Your assignment ::
Would you write out every record that follows exactly, with the pictures left out?
[Opening Data for the task section]
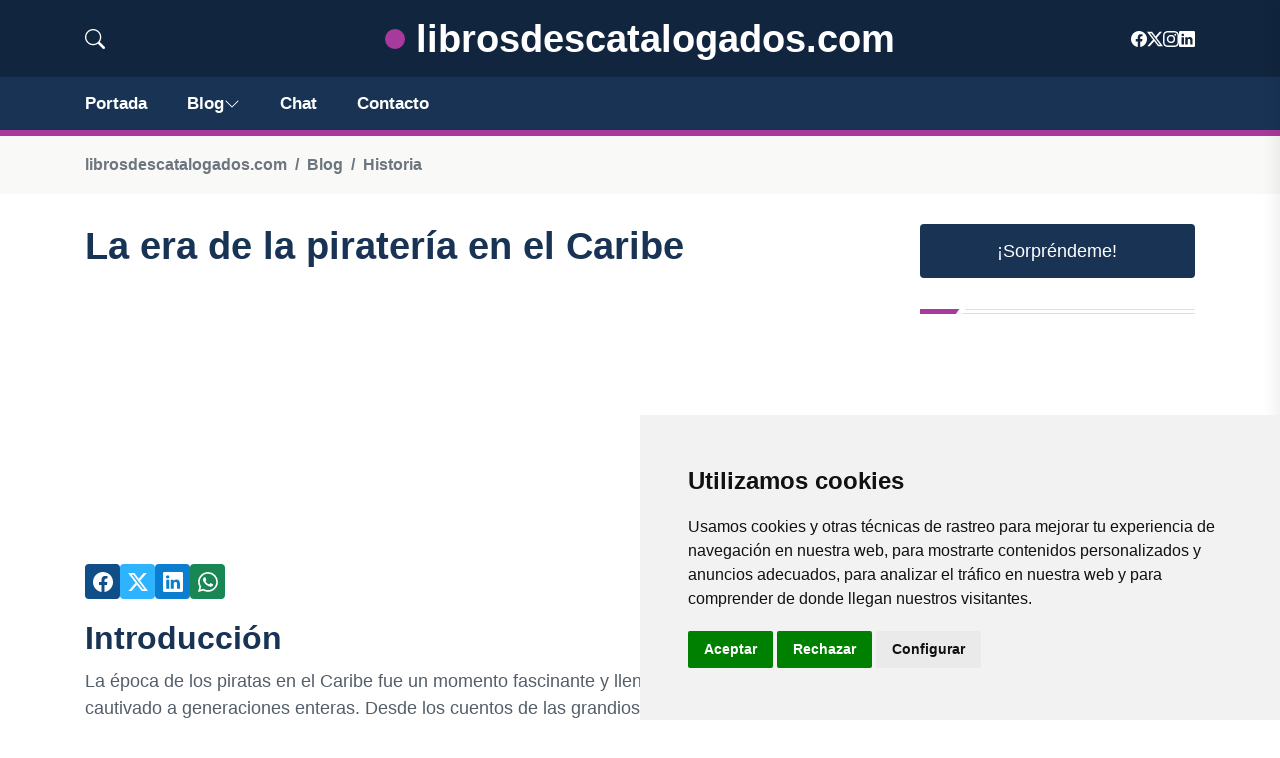

--- FILE ---
content_type: text/html; charset=utf-8
request_url: https://www.google.com/recaptcha/api2/aframe
body_size: 267
content:
<!DOCTYPE HTML><html><head><meta http-equiv="content-type" content="text/html; charset=UTF-8"></head><body><script nonce="js4YndzjWve6GBYYugZwiA">/** Anti-fraud and anti-abuse applications only. See google.com/recaptcha */ try{var clients={'sodar':'https://pagead2.googlesyndication.com/pagead/sodar?'};window.addEventListener("message",function(a){try{if(a.source===window.parent){var b=JSON.parse(a.data);var c=clients[b['id']];if(c){var d=document.createElement('img');d.src=c+b['params']+'&rc='+(localStorage.getItem("rc::a")?sessionStorage.getItem("rc::b"):"");window.document.body.appendChild(d);sessionStorage.setItem("rc::e",parseInt(sessionStorage.getItem("rc::e")||0)+1);localStorage.setItem("rc::h",'1768381451432');}}}catch(b){}});window.parent.postMessage("_grecaptcha_ready", "*");}catch(b){}</script></body></html>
[Closing Data for the task section]
Output ::
--- FILE ---
content_type: text/html; charset=utf-8
request_url: https://www.google.com/recaptcha/api2/aframe
body_size: 267
content:
<!DOCTYPE HTML><html><head><meta http-equiv="content-type" content="text/html; charset=UTF-8"></head><body><script nonce="js4YndzjWve6GBYYugZwiA">/** Anti-fraud and anti-abuse applications only. See google.com/recaptcha */ try{var clients={'sodar':'https://pagead2.googlesyndication.com/pagead/sodar?'};window.addEventListener("message",function(a){try{if(a.source===window.parent){var b=JSON.parse(a.data);var c=clients[b['id']];if(c){var d=document.createElement('img');d.src=c+b['params']+'&rc='+(localStorage.getItem("rc::a")?sessionStorage.getItem("rc::b"):"");window.document.body.appendChild(d);sessionStorage.setItem("rc::e",parseInt(sessionStorage.getItem("rc::e")||0)+1);localStorage.setItem("rc::h",'1768381451432');}}}catch(b){}});window.parent.postMessage("_grecaptcha_ready", "*");}catch(b){}</script></body></html>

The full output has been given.